_ТЕКСТ ЗАДАНИЯ_
==================================================
Мифология памятника в творчестве Гоголя и пушкинская традиция

Шульц С. А. (Ростов-на-Дону), д.ф.н., профессор Ростовского государственного университета / 2004

Глубина ассоциативных планов тематики памятника многообразно раскрыта в творчестве Пушкина, где она, как известно, соотносится с мотивами смерти, памяти, возмездия, прославления, империи, поэзии. Мотив гибельности статуи — один из ведущих — Пушкин в итоге компенсирует тем, что связывает его с темой Поэта и Поэзии, Поэта и Империи. По словам Л. В. Пумпянского, пушкинский «Памятник» стоит в центре русской классической трапдиции1 и, тем самым, к нему стягиваются сокровенные нити всякого поэтического самоопределения в русской литературе.

Нам представляется чрезмерным и несправедливым суждение академика М. П. Алексеева о том, что стихотворение Пушкина «крайне медленно входило в сознание русских читателей. Его истинный смысл раскрывался постепенно, в течение долгого времени и с особым трудом»2. То, что на него откликается уже Гоголь — и непосредственно в связи с интерпретацией самого стихотворения, и русле собственных поэтических задач — свидетельствует об обратном.

Как автор, так или иначе позиционирующий себя именно в отношении к Пушкину, Гоголь в рамках собственного творческого самоопределения, которое занимало его всю жизнь в искусстве, не мог не прийти к топике и автомифологеме памятника. Еще в 1834 году в обращении к своему гению он писал: «Я совершу... Я совершу! Жизнь кипит во мне. Труды мои будут вдохновенны!» (6, 21)3.
==================================================
_ИСХОДНЫЕ ДАННЫЕ_
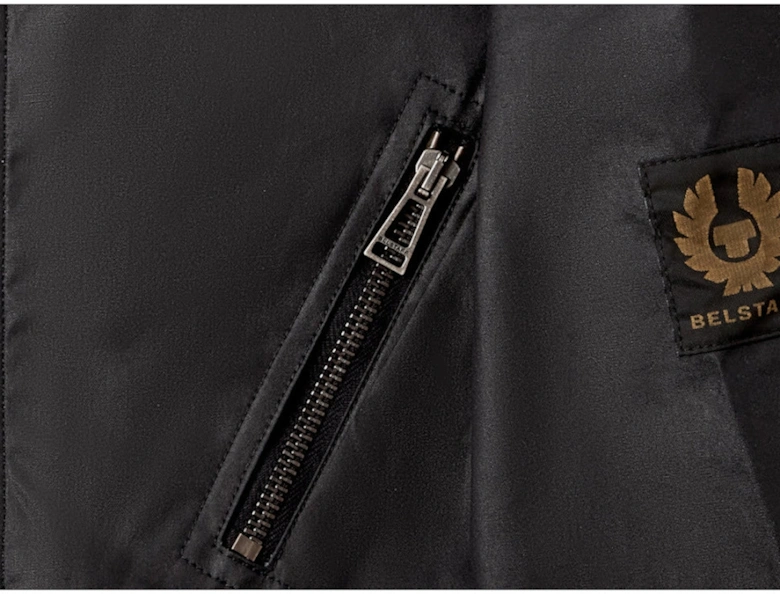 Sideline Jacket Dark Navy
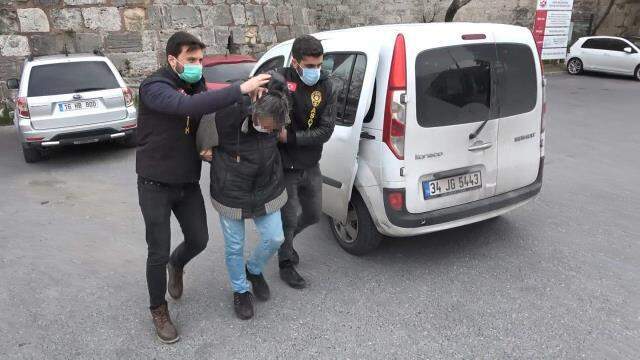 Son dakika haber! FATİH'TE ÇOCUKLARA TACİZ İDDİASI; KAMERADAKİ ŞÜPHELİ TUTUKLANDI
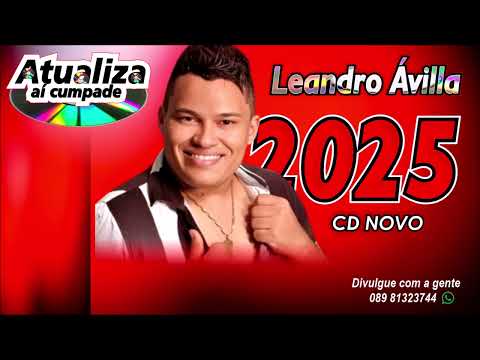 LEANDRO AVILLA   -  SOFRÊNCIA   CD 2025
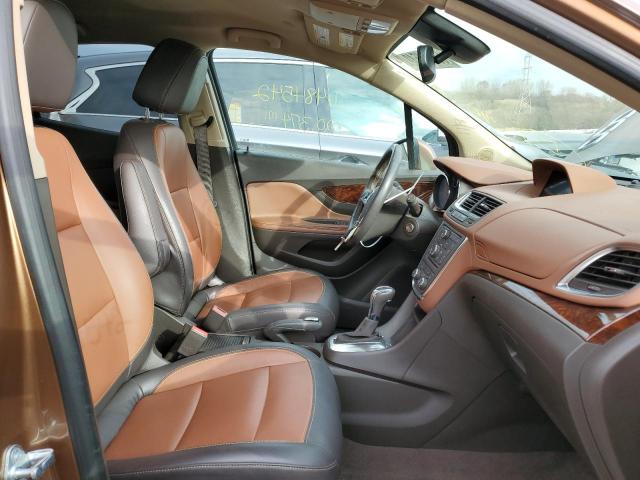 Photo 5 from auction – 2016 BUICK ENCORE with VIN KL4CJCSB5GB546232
==================================================
_ЗАДАНИЕ_
Когда, согласно статье о мифологии памятника в творчестве Гоголя, Гоголь написал обращение к своему гению?

_РЕШЕНИЕ ЗАДАНИЯ_
В 1834 году.